October in Chile: Event and Political Understanding: Toward a Popular Republicanism
- Author: Hugo E. Herrera
- Original title: Octubre en Chile: Acontecimiento y comprensión política: hacia un republicanismo popular
- Language: Spanish
- Subject: Political philosophy; Chilean politics
- Publisher: Katankura
- Publication date: 2019
- Publication place: Chile
- Media type: Print
- ISBN: 9789560942012

= Octubre en Chile =

2019 book by Hugo Herrera

October in Chile: Event and Political Understanding: Toward a Popular Republicanism (Spanish: Octubre en Chile: Acontecimiento y comprensión política: hacia un republicanismo popular) is a 2019 book by Chilean legal philosopher and political thinker Hugo E. Herrera. The work provides an early interpretative account of the 2019–2020 Chilean protests ("Estallido social"), advancing a philosophical diagnosis centred on the notion of a crisis of political understanding.

Written in the immediate aftermath of the protests, the book departs from explanations focused primarily on inequality or institutional failure, proposing instead that the crisis revealed a breakdown in the capacity of political actors and institutions to interpret social reality adequately.

== Overview ==

The book seeks to provide a conceptual framework for understanding the Chilean protests beyond standard socio-economic explanations. Herrera argues that the events of October 2019 cannot be fully explained in terms of material inequality or policy failures alone but must be understood as a crisis in the interpretative relationship between political institutions and society.

Drawing on traditions of political philosophy and hermeneutics, the work introduces the notion of political understanding as a key analytical category. According to this approach, political order depends not only on institutional design or distributive outcomes but also on the capacity of governing actors to grasp and articulate the lived experience of the population.

The book further develops the concept of popular republicanism, presented as a possible response to the crisis. This notion seeks to reconcile republican political traditions with a renewed emphasis on the role of the people as a bearer of political meaning.

== Main thesis ==

The central claim of the book is that the Chilean crisis should be interpreted as a crisis of political understanding. Herrera argues that:

- Political institutions failed to interpret social reality adequately;
- The crisis reflected a disconnection between formal structures and lived experience;

In this sense, the work proposes a shift from structural and economic explanations towards a hermeneutic account of political crisis.

== Reception ==

=== Academic reviews ===

The book has received several peer-reviewed academic reviews.

Ignacio Serrano del Pozo, writing in the Revista de Filosofía (University of Chile), highlights the originality of the work and its departure from conventional economic explanations of the crisis.

Luis Aránguiz Kahn, in Cultura & Religión, interprets the book as an early and conceptually ambitious intervention, emphasising its engagement with political theology and its attempt to articulate a broader interpretative framework.

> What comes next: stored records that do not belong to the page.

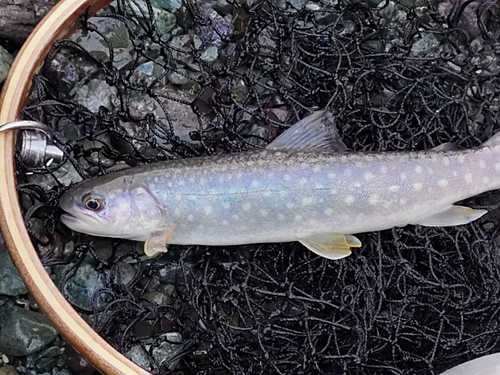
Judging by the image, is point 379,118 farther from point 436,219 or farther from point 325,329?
point 325,329

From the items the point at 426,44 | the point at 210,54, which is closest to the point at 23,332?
the point at 210,54

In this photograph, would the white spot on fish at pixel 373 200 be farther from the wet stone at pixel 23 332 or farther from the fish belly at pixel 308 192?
the wet stone at pixel 23 332

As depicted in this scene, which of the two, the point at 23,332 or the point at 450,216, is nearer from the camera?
the point at 450,216

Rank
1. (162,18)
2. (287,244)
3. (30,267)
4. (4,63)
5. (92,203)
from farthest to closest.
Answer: (162,18) < (4,63) < (287,244) < (92,203) < (30,267)

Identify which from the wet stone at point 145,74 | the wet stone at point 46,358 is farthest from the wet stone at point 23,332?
the wet stone at point 145,74

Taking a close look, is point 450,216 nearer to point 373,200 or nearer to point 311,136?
point 373,200

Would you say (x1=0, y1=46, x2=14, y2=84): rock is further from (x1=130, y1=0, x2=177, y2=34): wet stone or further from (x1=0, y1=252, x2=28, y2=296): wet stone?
(x1=0, y1=252, x2=28, y2=296): wet stone
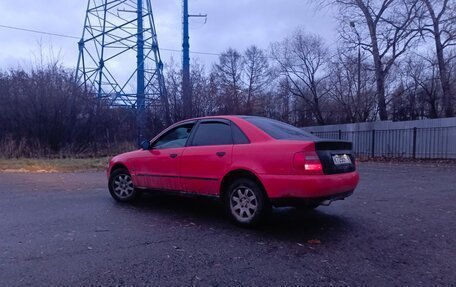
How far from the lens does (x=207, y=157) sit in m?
6.12

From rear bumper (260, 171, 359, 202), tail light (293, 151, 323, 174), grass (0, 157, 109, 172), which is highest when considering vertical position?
tail light (293, 151, 323, 174)

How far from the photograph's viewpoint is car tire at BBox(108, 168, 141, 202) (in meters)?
7.57

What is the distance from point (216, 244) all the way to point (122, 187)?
11.1ft

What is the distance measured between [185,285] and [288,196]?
2.09m

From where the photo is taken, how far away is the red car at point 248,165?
207 inches

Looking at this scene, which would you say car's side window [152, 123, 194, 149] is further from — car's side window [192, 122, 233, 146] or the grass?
the grass

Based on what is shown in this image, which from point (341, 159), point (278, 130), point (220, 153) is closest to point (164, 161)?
point (220, 153)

Carlos Hoevel, reviewing the book in Estudios Públicos, underscores its effort to capture the philosophical and existential dimensions of the Chilean crisis.

=== Use in scholarly literature ===

Beyond dedicated reviews, the book has been cited and discussed in academic analyses of the Chilean uprising.

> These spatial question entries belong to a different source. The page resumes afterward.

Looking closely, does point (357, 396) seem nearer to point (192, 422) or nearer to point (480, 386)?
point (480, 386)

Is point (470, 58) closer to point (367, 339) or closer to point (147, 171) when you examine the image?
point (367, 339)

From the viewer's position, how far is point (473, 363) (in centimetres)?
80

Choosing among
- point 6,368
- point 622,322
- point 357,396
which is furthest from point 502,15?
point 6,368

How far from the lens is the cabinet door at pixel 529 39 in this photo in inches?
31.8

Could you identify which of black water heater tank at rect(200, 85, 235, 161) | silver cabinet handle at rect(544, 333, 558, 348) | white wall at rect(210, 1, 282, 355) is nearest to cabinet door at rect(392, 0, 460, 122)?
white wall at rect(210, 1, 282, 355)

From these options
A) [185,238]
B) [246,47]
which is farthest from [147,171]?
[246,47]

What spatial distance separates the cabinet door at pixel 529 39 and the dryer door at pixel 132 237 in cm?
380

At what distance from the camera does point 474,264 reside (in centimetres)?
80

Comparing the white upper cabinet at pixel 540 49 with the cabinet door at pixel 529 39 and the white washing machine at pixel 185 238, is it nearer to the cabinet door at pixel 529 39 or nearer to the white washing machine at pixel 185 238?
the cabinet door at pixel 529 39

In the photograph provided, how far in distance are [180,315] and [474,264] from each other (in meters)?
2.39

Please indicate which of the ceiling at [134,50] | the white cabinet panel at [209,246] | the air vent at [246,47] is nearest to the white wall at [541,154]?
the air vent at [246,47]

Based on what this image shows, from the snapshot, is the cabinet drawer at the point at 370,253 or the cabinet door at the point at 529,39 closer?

Luis Placencia includes the work in a broader examination of interpretations of the October events, engaging directly with its central thesis.

Danilo Martuccelli situates the book among a group of key works addressing the Chilean process in a comparative analysis of the literature.

The book has also been included in the bibliographies and interpretative frameworks of subsequent academic publications addressing the protests, including articles in journals such as Revista de Estudios Sociales, Perfiles Económicos, and the Revista de Humanidades de Valparaíso.

=== Intellectual context and implicit reception ===

Scholarly discussions of the Chilean protests have increasingly emphasised themes such as the crisis of representation, the disconnection between elites and society, and the symbolic and cultural dimensions of political unrest. Within this broader context, the book has been associated with a shift in the literature from predominantly structural and economic explanations towards approaches that stress interpretative and hermeneutic dimensions of political crisis.

Although not all such approaches explicitly cite Herrera’s work, the convergence of these themes has been noted in analyses that situate early interpretative texts within the evolving academic understanding of the Chilean uprising.

== Significance ==

The book is regarded as one of the early attempts to provide a systematic philosophical interpretation of the 2019 Chilean protests. Its significance lies in its effort to reframe the crisis as a problem of political understanding and to introduce conceptual tools for analysing the relationship between institutions and social experience.

It is often included among a group of works that sought to interpret the Chilean uprising beyond immediate policy debates, contributing to ongoing discussions on representation, legitimacy, and political order in contemporary Chile.